Be an Active Advocate for your Child

Just having a little chat

There is no better or more determined person to advocate for your child than you and those closest to your child.  You have to suck it up, find your voice, test your debating abilities, and become that person people can put a name to when you ring their phone.

I was naive enough to think that when I found a specialist or doctor or facility to treat my son that those involved would actually take notes, research options, get to know my son and his history.  I was so wrong.  Doctors are just people simple as that.  They are busy humans who are over worked, understaffed, trying to make their $$$ by seeing as many patients as possible and hoping that they have at least one answer to each question that the parents might ask of them. 

Yes, they are educated and yes some of them are brilliant and thoughtful and actually take a vested interest in their patients but those physicians are few and far between.  If you find one hold onto them for dear life cause most doctors put on a friendly face but forget about your case a few hours after you have left their office. 

Bring a notepad, a tape recorder, or an extra person to every single appointment because every meeting is packed full of information and most of the time it goes in one ear and out the other.  If you have a screaming child your attention is on trying to calm them down rather than ask the questions you had come up with beforehand.  Most specialists appointments take weeks or months to get into so be sure to have that extra cup of coffee and come prepared with lists of questions for every doctor appointment.  Ask different doctors the same questions to get different perspectives.  Question everything the doctors tell you to get as much information as possible.  Then go home and start your homework assignment by doing your own research on everything you heard or wrote down.  You will be floored with how much information doctors leave out or sugar coat. 

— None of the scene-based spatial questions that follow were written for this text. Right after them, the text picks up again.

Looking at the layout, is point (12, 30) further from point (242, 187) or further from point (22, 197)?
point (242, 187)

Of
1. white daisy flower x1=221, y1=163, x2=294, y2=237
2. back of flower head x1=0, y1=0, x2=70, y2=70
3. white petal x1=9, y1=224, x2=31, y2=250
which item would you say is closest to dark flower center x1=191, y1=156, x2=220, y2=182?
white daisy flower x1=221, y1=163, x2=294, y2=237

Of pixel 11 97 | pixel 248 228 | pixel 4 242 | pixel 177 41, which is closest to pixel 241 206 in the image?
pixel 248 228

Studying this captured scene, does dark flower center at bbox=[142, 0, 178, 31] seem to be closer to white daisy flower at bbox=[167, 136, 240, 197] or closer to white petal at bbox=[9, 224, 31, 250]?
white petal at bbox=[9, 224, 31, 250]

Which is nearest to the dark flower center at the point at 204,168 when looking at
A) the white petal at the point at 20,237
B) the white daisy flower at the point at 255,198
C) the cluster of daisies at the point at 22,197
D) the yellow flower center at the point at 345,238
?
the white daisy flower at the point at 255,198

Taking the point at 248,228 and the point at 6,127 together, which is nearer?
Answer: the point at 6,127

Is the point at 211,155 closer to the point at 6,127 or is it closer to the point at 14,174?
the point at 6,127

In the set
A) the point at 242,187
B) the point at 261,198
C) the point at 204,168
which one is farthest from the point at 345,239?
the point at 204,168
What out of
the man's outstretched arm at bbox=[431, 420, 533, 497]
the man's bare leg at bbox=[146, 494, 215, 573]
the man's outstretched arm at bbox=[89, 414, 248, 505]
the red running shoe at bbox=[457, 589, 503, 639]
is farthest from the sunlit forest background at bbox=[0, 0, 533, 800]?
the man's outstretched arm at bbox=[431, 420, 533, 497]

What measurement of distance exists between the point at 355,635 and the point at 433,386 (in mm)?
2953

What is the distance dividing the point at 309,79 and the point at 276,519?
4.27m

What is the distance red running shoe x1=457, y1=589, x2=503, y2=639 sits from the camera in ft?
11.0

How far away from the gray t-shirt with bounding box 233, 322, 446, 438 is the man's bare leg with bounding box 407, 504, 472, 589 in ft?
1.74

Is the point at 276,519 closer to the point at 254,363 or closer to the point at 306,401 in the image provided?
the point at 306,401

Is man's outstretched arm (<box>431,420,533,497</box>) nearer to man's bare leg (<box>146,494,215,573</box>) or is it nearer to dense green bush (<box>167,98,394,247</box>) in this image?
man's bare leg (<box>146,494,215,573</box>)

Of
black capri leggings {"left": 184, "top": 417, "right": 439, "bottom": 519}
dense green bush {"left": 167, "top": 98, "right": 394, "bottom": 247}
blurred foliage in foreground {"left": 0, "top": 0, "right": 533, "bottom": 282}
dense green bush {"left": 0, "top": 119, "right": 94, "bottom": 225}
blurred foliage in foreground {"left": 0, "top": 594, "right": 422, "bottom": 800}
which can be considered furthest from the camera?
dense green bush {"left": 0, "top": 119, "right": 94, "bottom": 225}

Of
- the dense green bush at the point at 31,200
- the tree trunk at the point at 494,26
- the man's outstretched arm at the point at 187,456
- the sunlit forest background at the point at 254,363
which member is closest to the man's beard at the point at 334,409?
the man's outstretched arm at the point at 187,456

Yes, the internet is full of contradictions and opposing material.  However, nobody knows better than those living in the world of each diagnosis.  Join support groups and learn from those who have been dealing with each diagnosis for years.  They will have more answers and advice for you than any single doctor or team of doctors can provide.  Doctors are like fingerprints, no two are alike, and no two doctors know or feel the same about any one diagnosis so they will treat each diagnosis differently.  Likewise, what might work for one child might not for another.  It is up to you to find out what works for your child.  What they like or don't like.  What brings them comfort or pain.  What works best for them or halts their development.  If you ever have a doctor telling you to just stick with the plan and you know in every cell of your body that "that plan" just isn't working then YOU have to do something about it.  Demand (in a nice way) that the doctor try something differently.  Phrase your messages or emails in way where you are not asking for permission but requesting a different approach or medication. 

Video tape any form of seizure like activity or physical symptom you are questioning.  If you are lucky enough to get your doctors email then email them the video with your question.  Make it as brief as possibly and do not abuse your patient doctor email privilege cause you don't want them to get overloaded with emails from you. 

Every single time a doctor writes out a prescription start listing ALL of the other prescriptions or thickeners or over the counter medications your child is on at that time to make sure that the doctor does not give your child something that might react to something else they are on.  I always bring an entire list of the stuff Noah is on and already there has been two times where the doctor prescribed something, I handed over the list, and then the doctor tore up the prescription and ordered something different.  Even if the details are in every patient history list out there the doctor is not going to remember it off the top of their heads so you have to remind them.  Same goes for pharmacists as well. 

Keep an ongoing folder, excel spreadsheet, work document, or the like with every single appointment, diagnosis, scan, picture, video, prescription, ect. I have to refer to our "book" at least twice a week.  I have had to make copies at least 15 times to give to specialists or government agencies or programs.  It saves a lot of time and stress to have everything in one place.  I make mine on my computer and print out a new hard copy with new updates and keep it in my diaper bag to bring with me to doctor appointments.  At each visit I go to the records department to get a copy of the previous visits medical record.  You will also notice on these records how much information the doctor entered but forgot to tell you about.

This all sounds exhausting and some times it is but at the end of the day you will feel SO much better knowing that your child is getting every possible chance to develop and have a great life because of your hard work and perseverance.